• Aim of the exercise: Your output should be the lines below from the one with "Warehouse for rent" through the one with "Decorative ornament featuring", copied exactly, pictures excluded.

• Provided information:
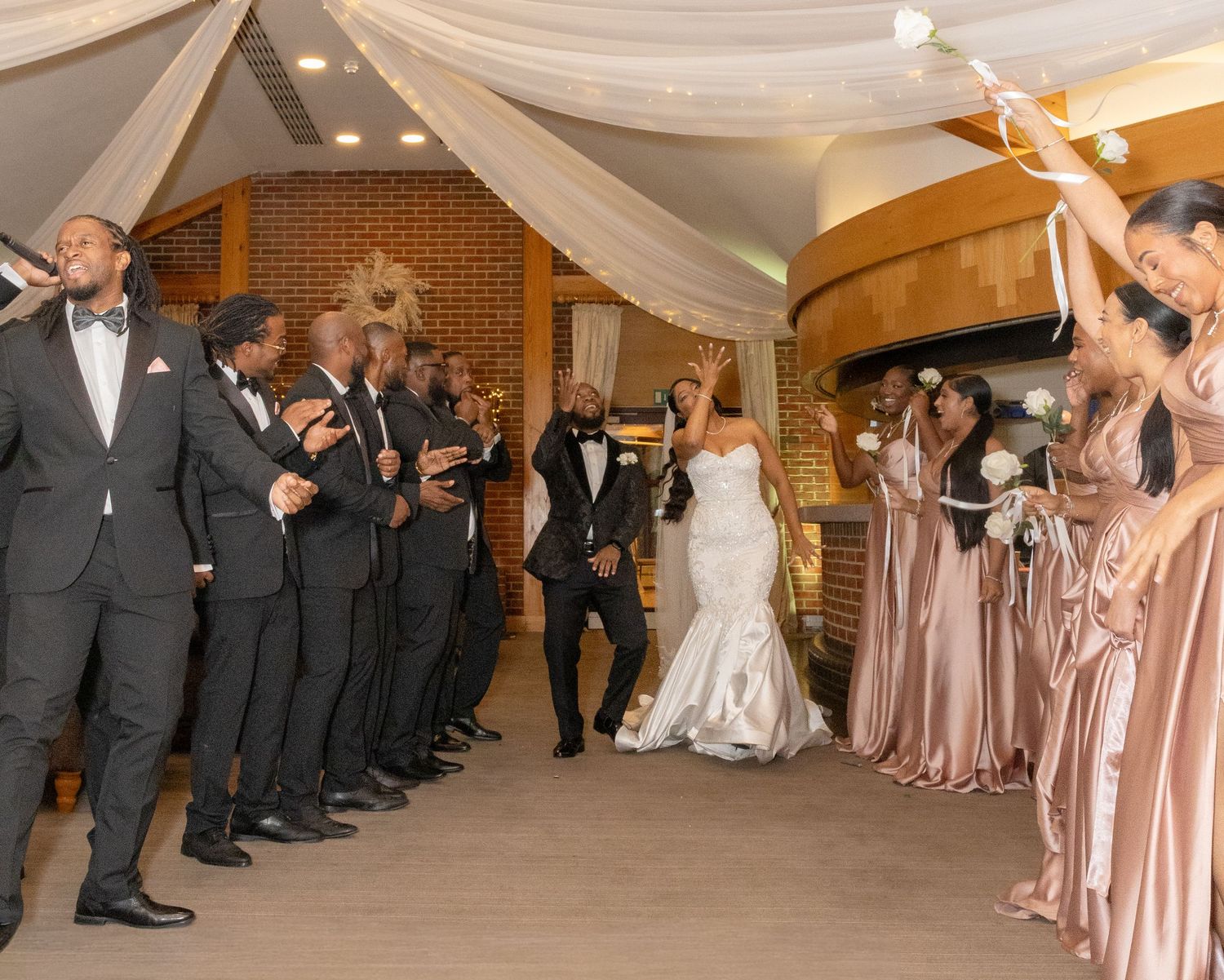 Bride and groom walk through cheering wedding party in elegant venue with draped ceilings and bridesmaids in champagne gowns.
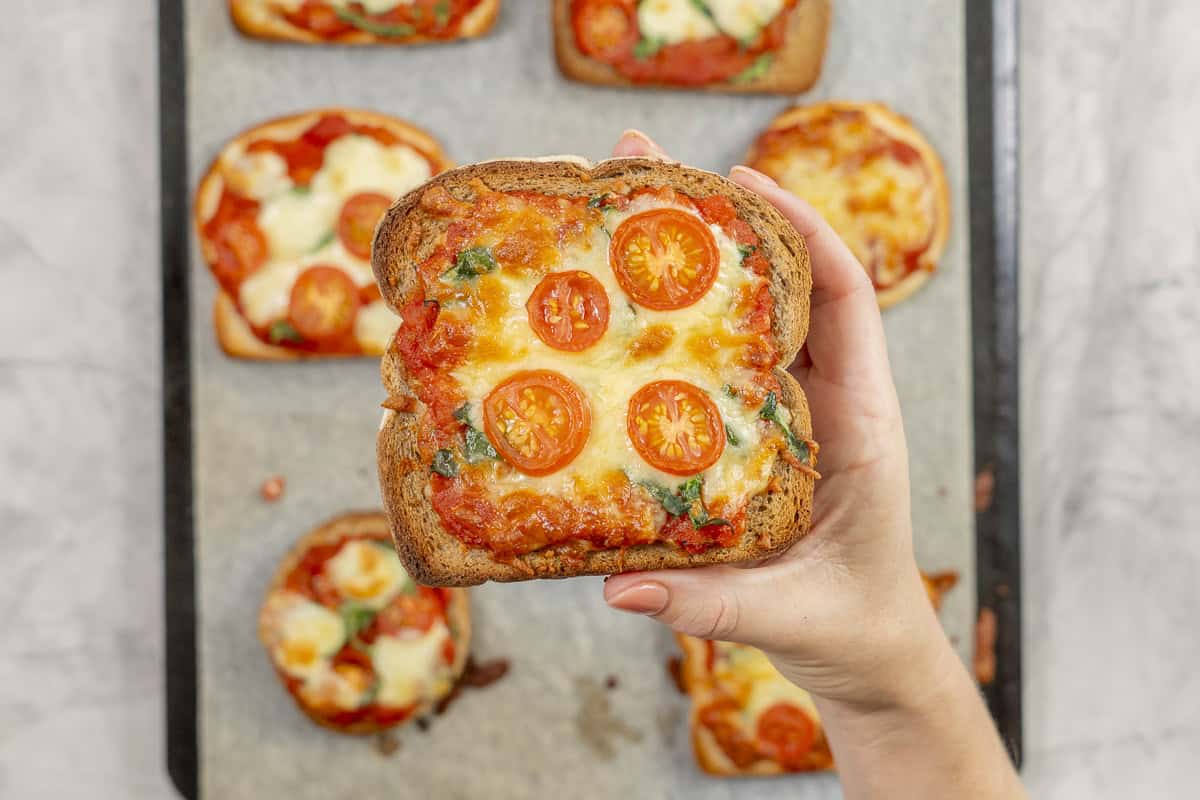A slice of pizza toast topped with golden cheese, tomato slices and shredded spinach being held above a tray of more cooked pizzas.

---

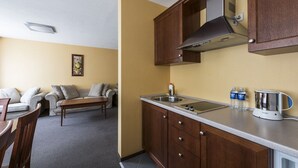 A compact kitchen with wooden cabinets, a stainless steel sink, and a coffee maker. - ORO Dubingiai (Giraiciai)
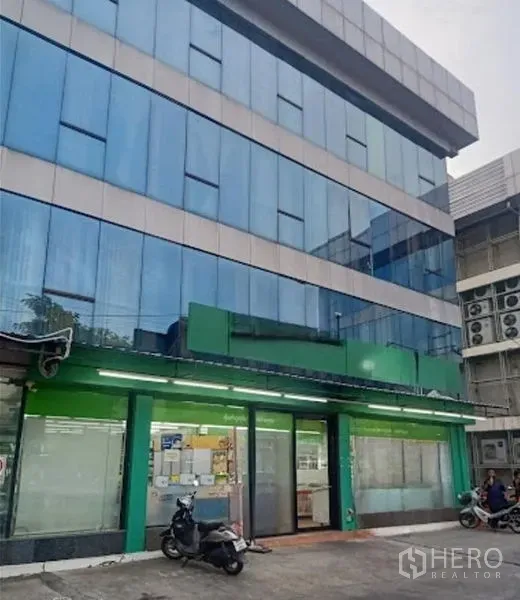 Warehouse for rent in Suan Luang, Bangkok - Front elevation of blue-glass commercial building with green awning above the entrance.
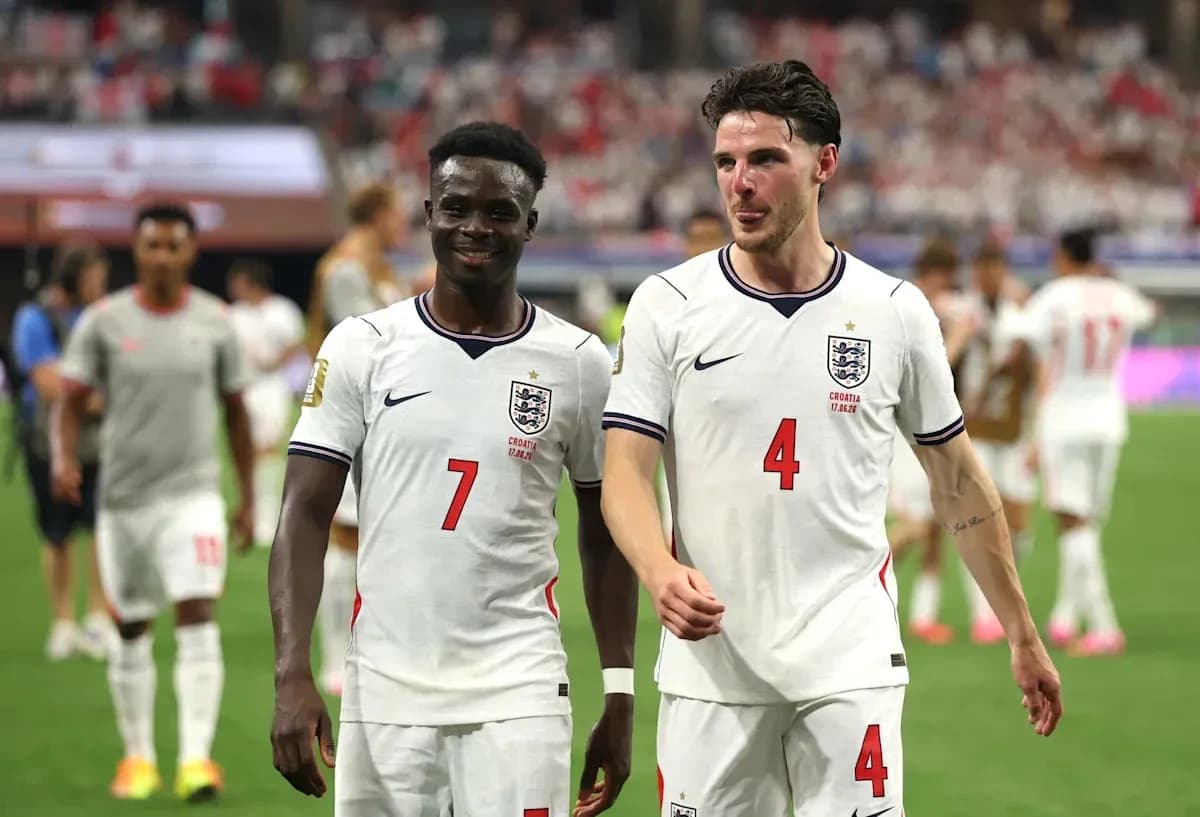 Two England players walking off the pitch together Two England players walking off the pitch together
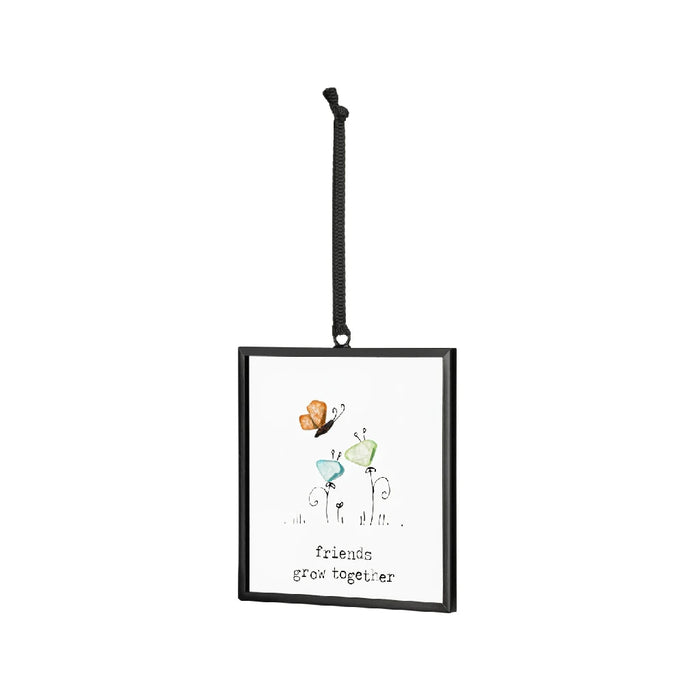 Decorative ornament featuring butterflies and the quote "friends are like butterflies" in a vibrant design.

--

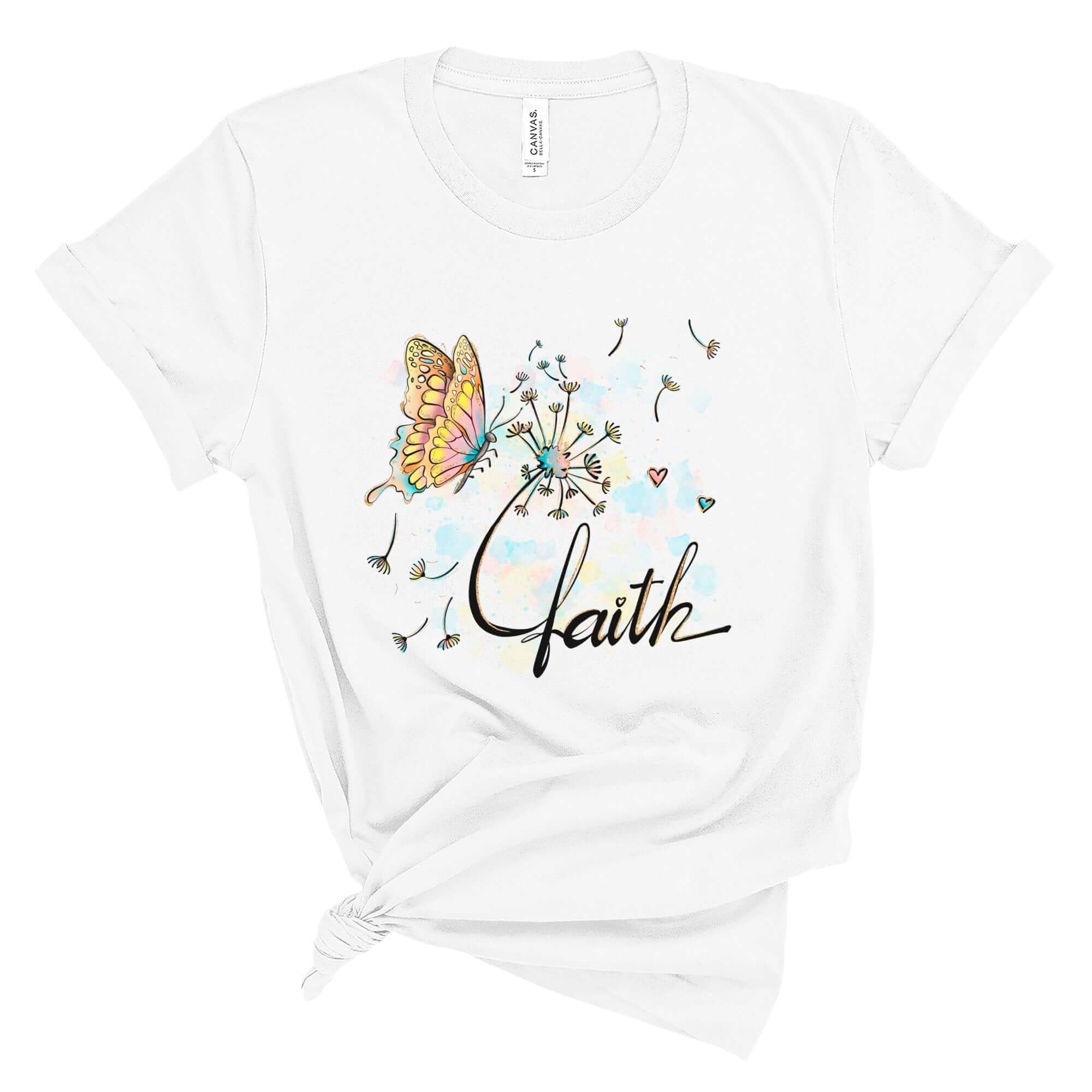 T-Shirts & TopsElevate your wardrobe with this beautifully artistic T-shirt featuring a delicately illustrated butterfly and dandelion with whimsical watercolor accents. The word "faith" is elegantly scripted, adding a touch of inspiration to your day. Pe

• Exercise output:
 Warehouse for rent in Suan Luang, Bangkok - Front elevation of blue-glass commercial building with green awning above the entrance.
 Two England players walking off the pitch together Two England players walking off the pitch together
 Decorative ornament featuring butterflies and the quote "friends are like butterflies" in a vibrant design.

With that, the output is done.